Over the years, the United States Department of Energy (USDOE) has monitored the research progress in the development of hydrogen storage materials for consumer vehicles. In 2015, the USDOE set the ultimate target of 7.5 wt% for the gravimetric storage capacities of onboard hydrogen storage materials for light-duty vehicles⁵. As of now, there have been several methods for the storage of hydrogen^1,2,3,4. The conventional methods for storing hydrogen are the high pressure method and the cryogenic method. In the high pressure method, one adopts carbon fiber reinforced tanks, which can withstand very high pressures (e.g., 350 to 700 bar), to store a large amount of completely recoverable hydrogen. In the cryogenic method, hydrogen is stored at very low temperatures (e.g., 20 K), typically requiring an expensive liquid helium refrigeration system. Both of these methods are not suitable for onboard automobile applications, because of the associated risk, high cost, and heavy weight. The storage of hydrogen in a metal hydride seems to be a convincing solution, but the irreversibility, slow kinetics, and high desorption temperature associated with this method are the problems yet to be overcome. Another promising solution is the storage of hydrogen in high surface area materials (e.g., graphene, carbon nanotubes, and metal-organic frameworks) through the adsorption-based methods. As high surface area materials could adsorb large amounts of hydrogen, the corresponding H₂ gravimetric storage capacities could be rather high. Nevertheless, these materials bind H₂ molecules very weakly (i.e., mainly governed by van der Waals (vdW) interactions), and hence, they perform properly only at very low temperatures.

For reversible hydrogen adsorption and desorption at ambient conditions (298 K and 1 bar), in addition to other thermodynamic considerations, the ideal binding energies of H₂ molecules on hydrogen storage materials should be in the range of about 20 to 40 kJ/mol per H₂ ^6,7,8. Consequently, various novel methods are being explored to increase the binding energies of H₂ molecules on high surface area materials to the aforementioned ideal range for ambient storage applications. To increase the H₂ adsorption binding energy, the surface of the adsorbent is generally modified with substitution doping, adatom adsorption, functionalization, etc.². Among them, Li adsorption is especially attractive, because of its light weight with which a high gravimetric storage capacity could be easily achieved. Note also that Li-adsorbed carbon materials have been shown to possess relatively high gravimetric storage capacities with enhanced H₂ adsorption binding energies^{9,10,11,12,13,14,15,16,17}, through a charge-transfer induced polarization mechanism^{2, 18,19,20}.

◇ ◇ ◇ ◇ ◇

Answer these from the hydrogen storage excerpt:
(a) What ultimate gravimetric storage target did the USDOE set in 2015 for onboard hydrogen storage materials in light-duty vehicles?
(b) What example temperature is given for storing hydrogen by the cryogenic method?
(c) What range of H₂ binding energies is named as ideal for reversible adsorption and desorption at 298 K and 1 bar?

Data excerpt:
◇ ◇ ◇ ◇ ◇

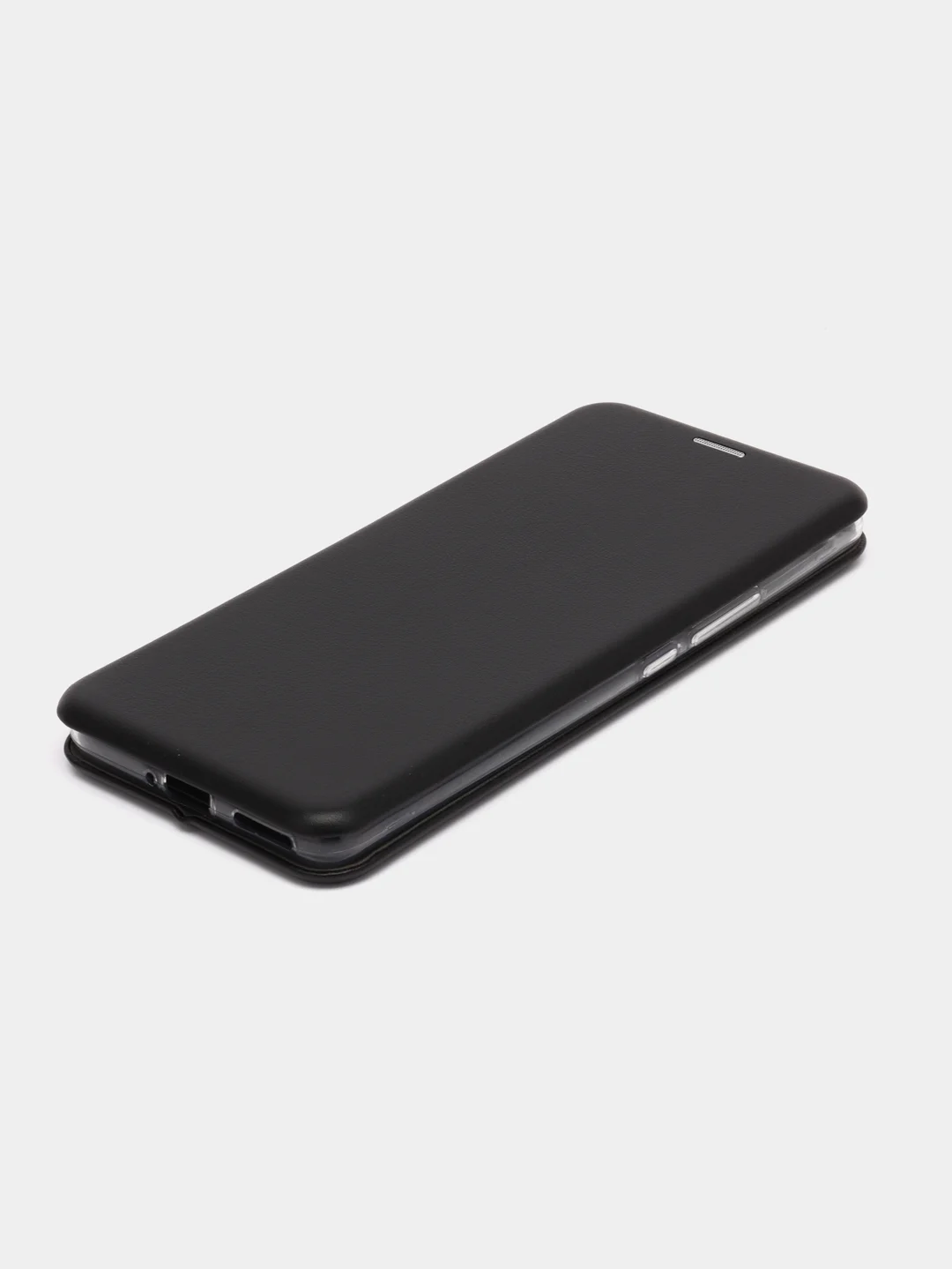 Черный чехол-книжка для Xiaomi 12 Pro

◇ ◇ ◇ ◇ ◇

Solution:
(a) 7.5 wt%
(b) 20 K
(c) About 20 to 40 kJ/mol per H₂